** Begin Dataset excerpts **

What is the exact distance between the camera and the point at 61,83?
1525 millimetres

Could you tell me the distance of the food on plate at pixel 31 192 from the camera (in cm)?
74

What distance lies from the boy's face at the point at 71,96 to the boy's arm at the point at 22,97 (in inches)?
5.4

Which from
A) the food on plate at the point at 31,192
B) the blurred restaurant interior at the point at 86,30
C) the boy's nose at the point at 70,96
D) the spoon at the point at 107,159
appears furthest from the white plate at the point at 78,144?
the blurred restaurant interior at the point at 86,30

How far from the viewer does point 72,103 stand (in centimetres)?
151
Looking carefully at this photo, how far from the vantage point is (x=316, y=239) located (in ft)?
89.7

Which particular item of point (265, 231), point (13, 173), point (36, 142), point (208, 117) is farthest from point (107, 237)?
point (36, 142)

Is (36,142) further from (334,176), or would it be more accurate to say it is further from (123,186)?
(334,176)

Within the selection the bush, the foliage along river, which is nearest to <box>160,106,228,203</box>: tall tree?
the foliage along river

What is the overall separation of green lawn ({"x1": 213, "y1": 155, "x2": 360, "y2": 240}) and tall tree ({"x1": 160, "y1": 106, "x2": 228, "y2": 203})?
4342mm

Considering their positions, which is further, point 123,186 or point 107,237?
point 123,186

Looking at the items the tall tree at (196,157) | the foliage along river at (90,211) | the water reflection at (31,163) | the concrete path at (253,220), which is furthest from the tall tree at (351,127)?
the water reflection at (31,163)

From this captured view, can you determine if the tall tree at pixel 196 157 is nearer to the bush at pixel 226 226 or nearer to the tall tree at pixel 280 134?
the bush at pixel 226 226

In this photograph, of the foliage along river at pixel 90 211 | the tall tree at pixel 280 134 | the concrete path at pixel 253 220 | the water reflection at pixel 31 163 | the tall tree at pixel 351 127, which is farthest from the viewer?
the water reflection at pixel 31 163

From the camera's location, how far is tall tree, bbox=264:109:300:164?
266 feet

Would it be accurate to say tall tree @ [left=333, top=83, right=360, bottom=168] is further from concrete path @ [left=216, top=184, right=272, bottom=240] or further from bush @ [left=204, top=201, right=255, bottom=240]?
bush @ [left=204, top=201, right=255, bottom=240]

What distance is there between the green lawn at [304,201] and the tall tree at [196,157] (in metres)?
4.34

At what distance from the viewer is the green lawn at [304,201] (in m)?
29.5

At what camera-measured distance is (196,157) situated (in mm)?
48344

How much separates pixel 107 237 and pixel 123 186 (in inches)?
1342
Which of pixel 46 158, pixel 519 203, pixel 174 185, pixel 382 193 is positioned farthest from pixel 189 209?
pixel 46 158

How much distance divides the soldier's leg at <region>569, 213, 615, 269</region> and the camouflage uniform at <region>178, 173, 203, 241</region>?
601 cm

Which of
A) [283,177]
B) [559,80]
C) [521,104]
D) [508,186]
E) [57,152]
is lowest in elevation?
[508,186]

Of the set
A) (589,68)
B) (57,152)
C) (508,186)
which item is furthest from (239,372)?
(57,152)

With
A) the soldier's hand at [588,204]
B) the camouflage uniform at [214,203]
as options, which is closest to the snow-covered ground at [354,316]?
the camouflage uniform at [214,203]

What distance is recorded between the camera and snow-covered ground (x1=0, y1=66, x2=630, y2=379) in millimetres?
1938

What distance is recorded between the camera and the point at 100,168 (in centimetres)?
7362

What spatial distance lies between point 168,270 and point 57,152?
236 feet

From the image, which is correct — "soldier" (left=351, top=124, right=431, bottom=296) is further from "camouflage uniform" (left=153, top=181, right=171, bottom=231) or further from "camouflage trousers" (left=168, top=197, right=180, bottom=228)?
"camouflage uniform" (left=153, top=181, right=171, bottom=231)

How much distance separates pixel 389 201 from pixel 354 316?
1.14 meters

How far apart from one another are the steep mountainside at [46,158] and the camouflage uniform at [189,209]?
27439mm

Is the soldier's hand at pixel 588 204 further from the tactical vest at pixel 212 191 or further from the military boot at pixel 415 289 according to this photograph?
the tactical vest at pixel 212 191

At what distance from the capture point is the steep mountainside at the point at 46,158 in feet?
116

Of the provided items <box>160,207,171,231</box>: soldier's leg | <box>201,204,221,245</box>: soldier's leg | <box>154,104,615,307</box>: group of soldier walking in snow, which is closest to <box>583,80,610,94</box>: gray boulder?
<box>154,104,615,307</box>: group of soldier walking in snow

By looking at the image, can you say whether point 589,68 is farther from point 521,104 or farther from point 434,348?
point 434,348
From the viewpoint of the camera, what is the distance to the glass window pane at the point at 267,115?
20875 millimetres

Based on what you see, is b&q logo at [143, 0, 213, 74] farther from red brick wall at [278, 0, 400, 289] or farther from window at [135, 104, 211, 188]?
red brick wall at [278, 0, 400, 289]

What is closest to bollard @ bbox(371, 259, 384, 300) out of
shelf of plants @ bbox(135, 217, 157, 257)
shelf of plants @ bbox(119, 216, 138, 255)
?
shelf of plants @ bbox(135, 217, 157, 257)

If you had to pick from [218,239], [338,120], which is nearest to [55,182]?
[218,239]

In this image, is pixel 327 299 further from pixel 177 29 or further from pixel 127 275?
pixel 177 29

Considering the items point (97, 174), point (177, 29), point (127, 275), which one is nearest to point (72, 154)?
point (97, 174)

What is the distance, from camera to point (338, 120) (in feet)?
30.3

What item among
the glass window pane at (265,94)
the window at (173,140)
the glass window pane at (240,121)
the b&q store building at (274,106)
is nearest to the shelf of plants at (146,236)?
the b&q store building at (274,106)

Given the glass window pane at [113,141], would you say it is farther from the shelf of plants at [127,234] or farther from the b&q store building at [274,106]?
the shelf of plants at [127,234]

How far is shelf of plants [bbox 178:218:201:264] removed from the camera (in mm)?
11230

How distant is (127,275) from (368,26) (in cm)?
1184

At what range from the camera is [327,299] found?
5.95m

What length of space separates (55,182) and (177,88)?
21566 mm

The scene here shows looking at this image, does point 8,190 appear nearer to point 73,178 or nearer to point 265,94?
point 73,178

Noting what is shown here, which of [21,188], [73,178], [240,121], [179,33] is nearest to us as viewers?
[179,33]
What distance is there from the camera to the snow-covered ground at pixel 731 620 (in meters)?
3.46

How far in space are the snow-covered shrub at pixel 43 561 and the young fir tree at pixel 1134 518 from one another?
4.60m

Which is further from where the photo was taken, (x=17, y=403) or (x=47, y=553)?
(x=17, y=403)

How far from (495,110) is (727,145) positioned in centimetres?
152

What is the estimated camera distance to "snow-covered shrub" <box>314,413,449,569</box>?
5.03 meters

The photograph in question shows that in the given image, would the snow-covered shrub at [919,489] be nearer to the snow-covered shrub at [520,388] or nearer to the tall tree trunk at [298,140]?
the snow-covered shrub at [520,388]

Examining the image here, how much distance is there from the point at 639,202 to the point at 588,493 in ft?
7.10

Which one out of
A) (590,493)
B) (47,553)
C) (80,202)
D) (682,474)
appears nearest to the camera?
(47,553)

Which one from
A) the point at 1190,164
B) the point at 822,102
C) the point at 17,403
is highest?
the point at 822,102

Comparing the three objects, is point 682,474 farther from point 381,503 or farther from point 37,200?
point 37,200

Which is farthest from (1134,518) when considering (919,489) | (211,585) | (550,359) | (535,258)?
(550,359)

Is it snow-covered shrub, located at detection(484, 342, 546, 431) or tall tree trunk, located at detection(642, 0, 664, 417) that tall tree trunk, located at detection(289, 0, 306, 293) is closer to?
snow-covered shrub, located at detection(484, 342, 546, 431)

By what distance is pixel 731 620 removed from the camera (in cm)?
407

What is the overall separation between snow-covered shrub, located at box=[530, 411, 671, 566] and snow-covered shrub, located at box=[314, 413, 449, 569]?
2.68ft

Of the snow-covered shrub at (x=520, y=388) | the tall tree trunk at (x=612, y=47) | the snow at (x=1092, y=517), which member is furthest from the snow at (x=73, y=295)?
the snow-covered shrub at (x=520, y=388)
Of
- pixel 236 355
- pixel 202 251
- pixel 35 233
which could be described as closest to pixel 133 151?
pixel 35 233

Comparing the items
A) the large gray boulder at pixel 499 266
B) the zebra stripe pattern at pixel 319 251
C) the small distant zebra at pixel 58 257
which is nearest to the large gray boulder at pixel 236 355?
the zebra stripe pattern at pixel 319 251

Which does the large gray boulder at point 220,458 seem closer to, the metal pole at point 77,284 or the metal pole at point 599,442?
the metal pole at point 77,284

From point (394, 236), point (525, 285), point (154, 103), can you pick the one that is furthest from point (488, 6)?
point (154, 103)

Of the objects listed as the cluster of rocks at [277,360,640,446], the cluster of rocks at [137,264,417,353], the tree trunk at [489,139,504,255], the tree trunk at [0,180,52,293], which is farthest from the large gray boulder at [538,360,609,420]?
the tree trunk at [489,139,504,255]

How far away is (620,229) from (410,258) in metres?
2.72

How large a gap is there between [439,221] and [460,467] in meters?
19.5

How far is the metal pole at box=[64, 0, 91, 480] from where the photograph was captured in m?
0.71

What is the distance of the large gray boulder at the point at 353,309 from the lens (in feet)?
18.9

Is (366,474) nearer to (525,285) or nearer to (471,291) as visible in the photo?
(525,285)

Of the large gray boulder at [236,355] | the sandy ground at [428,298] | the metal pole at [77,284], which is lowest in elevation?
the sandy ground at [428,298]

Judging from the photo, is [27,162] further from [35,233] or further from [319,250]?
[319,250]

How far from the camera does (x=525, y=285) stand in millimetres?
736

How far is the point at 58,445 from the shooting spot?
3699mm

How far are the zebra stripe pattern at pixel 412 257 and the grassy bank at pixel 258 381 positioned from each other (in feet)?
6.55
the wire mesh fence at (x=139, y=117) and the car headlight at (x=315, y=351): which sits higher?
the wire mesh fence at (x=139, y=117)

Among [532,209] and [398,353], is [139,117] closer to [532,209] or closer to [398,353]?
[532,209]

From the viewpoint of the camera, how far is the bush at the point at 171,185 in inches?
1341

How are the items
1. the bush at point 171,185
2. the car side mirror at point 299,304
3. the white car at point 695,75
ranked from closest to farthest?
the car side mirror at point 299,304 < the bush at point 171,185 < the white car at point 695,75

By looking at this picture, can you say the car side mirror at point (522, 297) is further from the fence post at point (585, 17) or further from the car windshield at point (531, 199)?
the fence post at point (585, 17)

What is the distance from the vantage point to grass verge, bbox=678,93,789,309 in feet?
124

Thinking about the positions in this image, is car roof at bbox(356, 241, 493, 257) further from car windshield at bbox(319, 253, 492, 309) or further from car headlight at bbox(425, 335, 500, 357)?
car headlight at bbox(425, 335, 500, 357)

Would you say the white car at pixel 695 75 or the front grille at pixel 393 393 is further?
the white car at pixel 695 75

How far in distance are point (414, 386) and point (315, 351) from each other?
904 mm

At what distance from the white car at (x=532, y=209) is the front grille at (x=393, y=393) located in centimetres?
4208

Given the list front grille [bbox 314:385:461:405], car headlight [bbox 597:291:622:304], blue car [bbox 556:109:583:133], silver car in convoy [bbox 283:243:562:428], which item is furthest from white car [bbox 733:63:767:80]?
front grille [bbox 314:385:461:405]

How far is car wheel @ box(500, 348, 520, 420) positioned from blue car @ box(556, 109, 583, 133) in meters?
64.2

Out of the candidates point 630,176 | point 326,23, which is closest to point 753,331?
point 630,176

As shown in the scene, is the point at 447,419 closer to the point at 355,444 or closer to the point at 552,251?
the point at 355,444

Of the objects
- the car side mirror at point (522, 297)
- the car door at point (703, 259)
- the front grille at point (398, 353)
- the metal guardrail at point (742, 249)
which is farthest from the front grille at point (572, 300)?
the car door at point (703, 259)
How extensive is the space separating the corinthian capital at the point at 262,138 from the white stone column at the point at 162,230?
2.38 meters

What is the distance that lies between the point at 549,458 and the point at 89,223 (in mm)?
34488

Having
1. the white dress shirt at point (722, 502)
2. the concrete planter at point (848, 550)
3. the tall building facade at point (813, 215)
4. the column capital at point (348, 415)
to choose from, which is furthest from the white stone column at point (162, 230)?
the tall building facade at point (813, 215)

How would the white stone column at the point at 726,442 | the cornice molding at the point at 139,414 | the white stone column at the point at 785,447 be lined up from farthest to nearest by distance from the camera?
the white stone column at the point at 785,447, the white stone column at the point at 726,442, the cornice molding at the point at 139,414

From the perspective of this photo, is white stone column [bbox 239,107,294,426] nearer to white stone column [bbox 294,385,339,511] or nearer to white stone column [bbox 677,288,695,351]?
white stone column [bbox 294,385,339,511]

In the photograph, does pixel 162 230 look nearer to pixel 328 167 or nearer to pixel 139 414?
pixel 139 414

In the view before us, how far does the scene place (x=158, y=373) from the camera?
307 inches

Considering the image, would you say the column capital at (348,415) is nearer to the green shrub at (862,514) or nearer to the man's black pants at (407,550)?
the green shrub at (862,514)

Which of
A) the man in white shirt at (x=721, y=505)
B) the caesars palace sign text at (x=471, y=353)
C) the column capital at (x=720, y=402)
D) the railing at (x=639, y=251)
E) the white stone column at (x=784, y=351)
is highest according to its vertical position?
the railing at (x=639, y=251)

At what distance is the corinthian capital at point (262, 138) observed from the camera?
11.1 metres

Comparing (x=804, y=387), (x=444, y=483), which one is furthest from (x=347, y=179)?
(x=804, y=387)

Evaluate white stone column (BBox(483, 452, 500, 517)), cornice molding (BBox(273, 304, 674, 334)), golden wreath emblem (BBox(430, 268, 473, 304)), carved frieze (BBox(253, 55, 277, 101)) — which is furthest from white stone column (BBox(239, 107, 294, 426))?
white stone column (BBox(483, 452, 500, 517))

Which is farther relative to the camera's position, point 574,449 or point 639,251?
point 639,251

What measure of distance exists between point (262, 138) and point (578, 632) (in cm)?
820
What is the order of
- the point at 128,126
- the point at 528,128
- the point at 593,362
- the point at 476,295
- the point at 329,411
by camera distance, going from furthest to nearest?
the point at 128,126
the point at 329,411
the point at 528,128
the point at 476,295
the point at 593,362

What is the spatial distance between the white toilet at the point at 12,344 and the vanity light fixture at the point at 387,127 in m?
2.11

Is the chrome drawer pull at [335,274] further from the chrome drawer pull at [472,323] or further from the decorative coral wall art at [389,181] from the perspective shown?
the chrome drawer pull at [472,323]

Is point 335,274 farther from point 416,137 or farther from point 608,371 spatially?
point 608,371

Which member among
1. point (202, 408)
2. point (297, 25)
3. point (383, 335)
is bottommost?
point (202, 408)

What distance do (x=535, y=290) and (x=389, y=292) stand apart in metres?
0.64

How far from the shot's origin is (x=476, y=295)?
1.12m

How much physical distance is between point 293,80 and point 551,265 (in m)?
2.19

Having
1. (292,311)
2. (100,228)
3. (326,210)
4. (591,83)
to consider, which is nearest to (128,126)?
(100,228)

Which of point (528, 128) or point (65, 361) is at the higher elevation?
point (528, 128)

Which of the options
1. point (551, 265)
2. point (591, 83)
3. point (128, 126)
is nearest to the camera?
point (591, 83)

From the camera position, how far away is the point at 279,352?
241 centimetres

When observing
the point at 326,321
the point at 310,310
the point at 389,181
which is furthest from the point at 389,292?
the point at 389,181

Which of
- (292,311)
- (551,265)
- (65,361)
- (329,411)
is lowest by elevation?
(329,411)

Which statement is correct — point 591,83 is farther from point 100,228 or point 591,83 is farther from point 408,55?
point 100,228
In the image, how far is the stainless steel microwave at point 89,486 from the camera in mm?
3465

** End Dataset excerpts **

**What you have to do:** Rewrite the lines from the one containing "How are the items" through the one containing "the car side mirror at point 299,304 <", inclusive, swapping "ranked" for "ordered" and leaving everything else unchanged.

**The output:**
How are the items
1. the bush at point 171,185
2. the car side mirror at point 299,304
3. the white car at point 695,75
ordered from closest to farthest?
the car side mirror at point 299,304 < the bush at point 171,185 < the white car at point 695,75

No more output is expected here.